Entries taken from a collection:

§

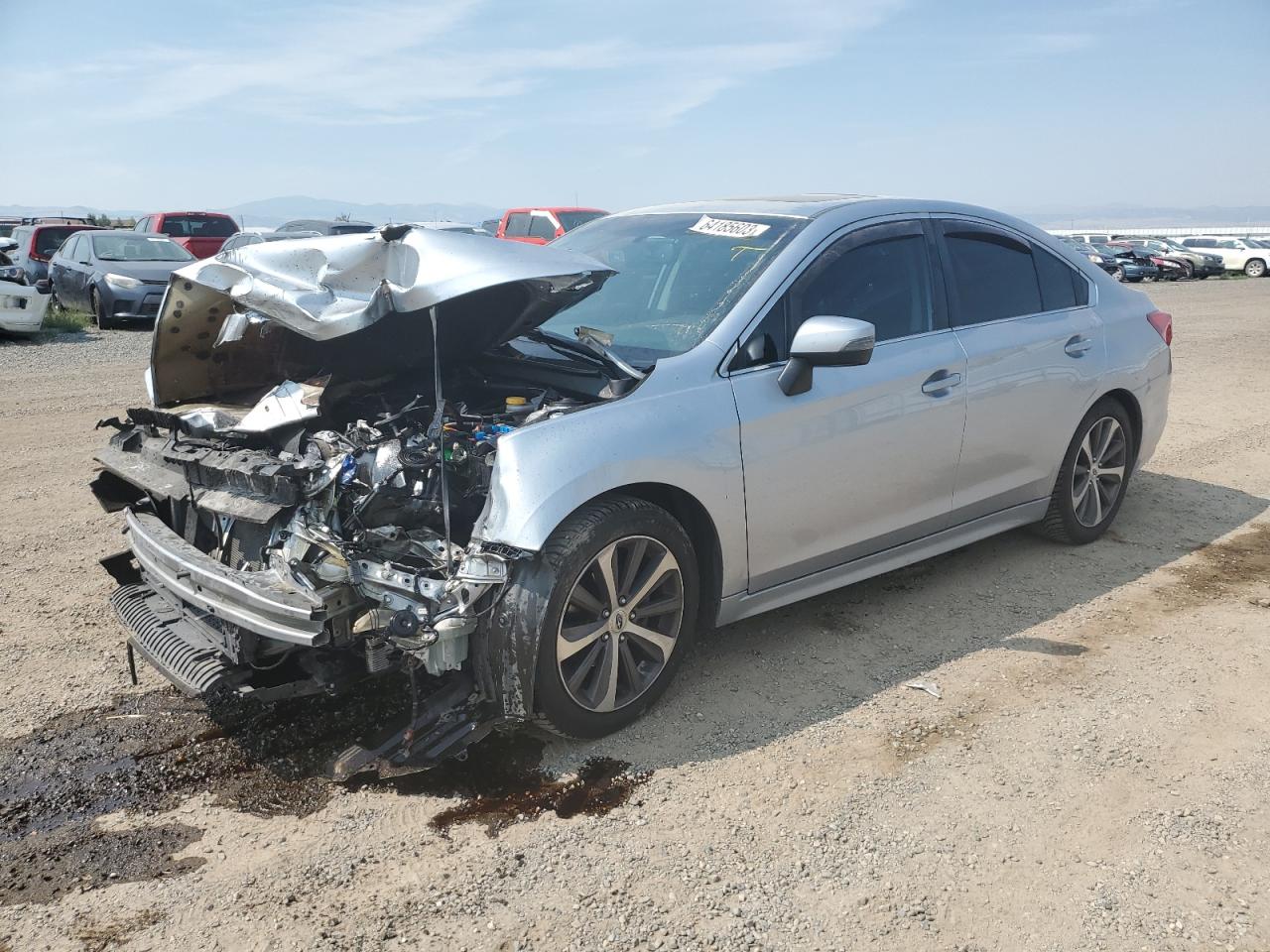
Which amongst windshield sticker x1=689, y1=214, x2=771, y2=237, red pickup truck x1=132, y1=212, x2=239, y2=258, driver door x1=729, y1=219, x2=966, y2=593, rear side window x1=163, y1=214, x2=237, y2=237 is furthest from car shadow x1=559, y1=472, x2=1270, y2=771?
rear side window x1=163, y1=214, x2=237, y2=237

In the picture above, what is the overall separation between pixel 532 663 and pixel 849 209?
2477mm

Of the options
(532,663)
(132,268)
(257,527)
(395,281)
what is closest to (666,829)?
(532,663)

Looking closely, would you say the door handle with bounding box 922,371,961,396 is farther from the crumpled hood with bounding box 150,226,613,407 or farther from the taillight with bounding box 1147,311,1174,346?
the taillight with bounding box 1147,311,1174,346

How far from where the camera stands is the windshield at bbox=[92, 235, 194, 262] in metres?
16.1

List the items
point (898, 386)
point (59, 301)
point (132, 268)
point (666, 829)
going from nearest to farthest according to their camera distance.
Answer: point (666, 829) → point (898, 386) → point (132, 268) → point (59, 301)

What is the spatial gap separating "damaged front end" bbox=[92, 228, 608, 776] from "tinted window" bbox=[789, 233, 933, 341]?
0.93 metres

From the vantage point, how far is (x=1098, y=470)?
5586mm

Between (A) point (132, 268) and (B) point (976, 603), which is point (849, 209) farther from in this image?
(A) point (132, 268)

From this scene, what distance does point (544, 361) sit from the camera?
13.4 feet

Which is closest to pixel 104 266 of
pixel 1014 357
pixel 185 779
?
pixel 185 779

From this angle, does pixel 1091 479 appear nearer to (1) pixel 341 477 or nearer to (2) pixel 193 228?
(1) pixel 341 477

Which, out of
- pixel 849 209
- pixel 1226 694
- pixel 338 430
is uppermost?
pixel 849 209

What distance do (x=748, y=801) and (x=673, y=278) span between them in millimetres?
2182

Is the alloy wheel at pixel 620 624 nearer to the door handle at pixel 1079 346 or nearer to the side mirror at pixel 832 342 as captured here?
the side mirror at pixel 832 342
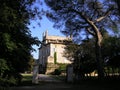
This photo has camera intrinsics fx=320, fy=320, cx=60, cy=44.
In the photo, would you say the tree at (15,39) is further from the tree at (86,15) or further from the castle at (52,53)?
the castle at (52,53)

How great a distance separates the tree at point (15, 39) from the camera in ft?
56.4

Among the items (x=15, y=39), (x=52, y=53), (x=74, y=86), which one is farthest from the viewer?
(x=52, y=53)

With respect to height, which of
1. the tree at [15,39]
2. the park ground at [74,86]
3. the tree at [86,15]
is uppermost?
the tree at [86,15]

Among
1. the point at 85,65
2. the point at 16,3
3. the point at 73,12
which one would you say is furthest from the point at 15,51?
the point at 85,65

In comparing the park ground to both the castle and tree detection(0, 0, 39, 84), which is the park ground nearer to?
tree detection(0, 0, 39, 84)

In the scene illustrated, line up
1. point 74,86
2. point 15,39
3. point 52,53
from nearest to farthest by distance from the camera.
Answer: point 15,39
point 74,86
point 52,53

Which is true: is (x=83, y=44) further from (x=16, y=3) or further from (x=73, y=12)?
(x=16, y=3)

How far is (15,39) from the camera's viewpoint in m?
18.7

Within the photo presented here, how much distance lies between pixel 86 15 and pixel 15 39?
1902cm

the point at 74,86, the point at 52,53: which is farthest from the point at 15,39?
the point at 52,53

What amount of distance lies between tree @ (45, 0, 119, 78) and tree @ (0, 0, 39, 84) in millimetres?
15665

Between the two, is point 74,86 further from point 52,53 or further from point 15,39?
point 52,53

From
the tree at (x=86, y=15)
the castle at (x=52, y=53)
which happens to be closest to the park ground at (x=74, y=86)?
the tree at (x=86, y=15)

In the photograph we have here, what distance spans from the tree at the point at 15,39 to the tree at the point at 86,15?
15.7m
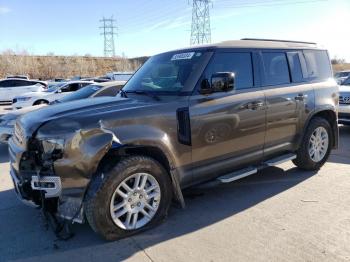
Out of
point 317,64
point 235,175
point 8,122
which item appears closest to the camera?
point 235,175

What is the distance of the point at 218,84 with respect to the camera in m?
4.44

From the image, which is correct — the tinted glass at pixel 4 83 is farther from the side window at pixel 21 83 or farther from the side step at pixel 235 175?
the side step at pixel 235 175

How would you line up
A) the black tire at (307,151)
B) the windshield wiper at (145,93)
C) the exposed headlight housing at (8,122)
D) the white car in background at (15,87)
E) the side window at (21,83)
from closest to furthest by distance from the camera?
the windshield wiper at (145,93)
the black tire at (307,151)
the exposed headlight housing at (8,122)
the white car in background at (15,87)
the side window at (21,83)

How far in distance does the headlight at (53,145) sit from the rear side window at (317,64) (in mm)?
4131

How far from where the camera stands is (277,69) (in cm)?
545

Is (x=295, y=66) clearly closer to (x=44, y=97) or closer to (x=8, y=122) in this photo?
(x=8, y=122)

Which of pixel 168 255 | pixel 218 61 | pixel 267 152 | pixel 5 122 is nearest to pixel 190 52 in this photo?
pixel 218 61

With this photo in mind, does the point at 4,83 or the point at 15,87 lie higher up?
the point at 4,83

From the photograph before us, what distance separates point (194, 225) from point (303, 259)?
4.03 feet

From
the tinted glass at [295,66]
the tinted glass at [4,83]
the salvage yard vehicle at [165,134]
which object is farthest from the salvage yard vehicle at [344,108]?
the tinted glass at [4,83]

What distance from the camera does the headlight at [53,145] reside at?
3.57 metres

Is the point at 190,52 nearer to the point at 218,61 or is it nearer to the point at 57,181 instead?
the point at 218,61

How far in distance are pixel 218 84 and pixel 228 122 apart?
49 centimetres

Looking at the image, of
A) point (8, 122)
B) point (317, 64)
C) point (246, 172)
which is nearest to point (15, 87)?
point (8, 122)
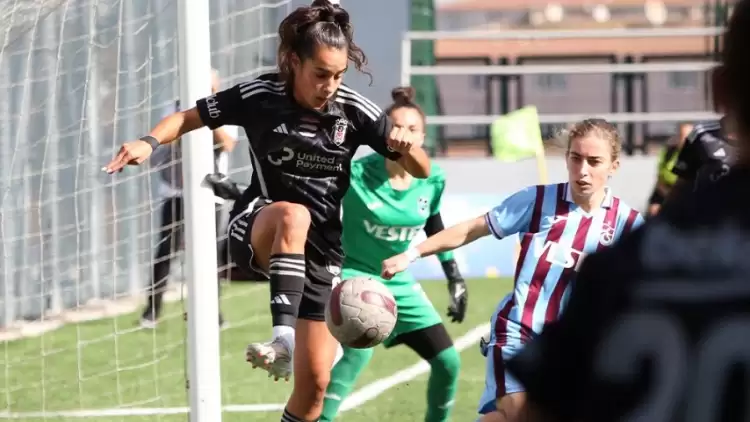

§

**What is required**
Show every line of the material above that contains the word "window", treating uppercase and lowercase as different.

**Solution**
Which amongst windshield sticker x1=689, y1=214, x2=771, y2=237, red pickup truck x1=132, y1=212, x2=239, y2=258, driver door x1=729, y1=219, x2=966, y2=593, rear side window x1=163, y1=214, x2=237, y2=237 is furthest from car shadow x1=559, y1=472, x2=1270, y2=771?
rear side window x1=163, y1=214, x2=237, y2=237
What is the spatial gap separating "damaged front end" bbox=[92, 228, 608, 776] from "tinted window" bbox=[789, 233, 933, 341]?
From the image, which is correct — the tinted glass at pixel 4 83 is farther from the side window at pixel 21 83 or farther from the side step at pixel 235 175?
E) the side window at (21,83)
the side window at (21,83)
How far in distance does the headlight at (53,145) sit from the rear side window at (317,64) (in mm)?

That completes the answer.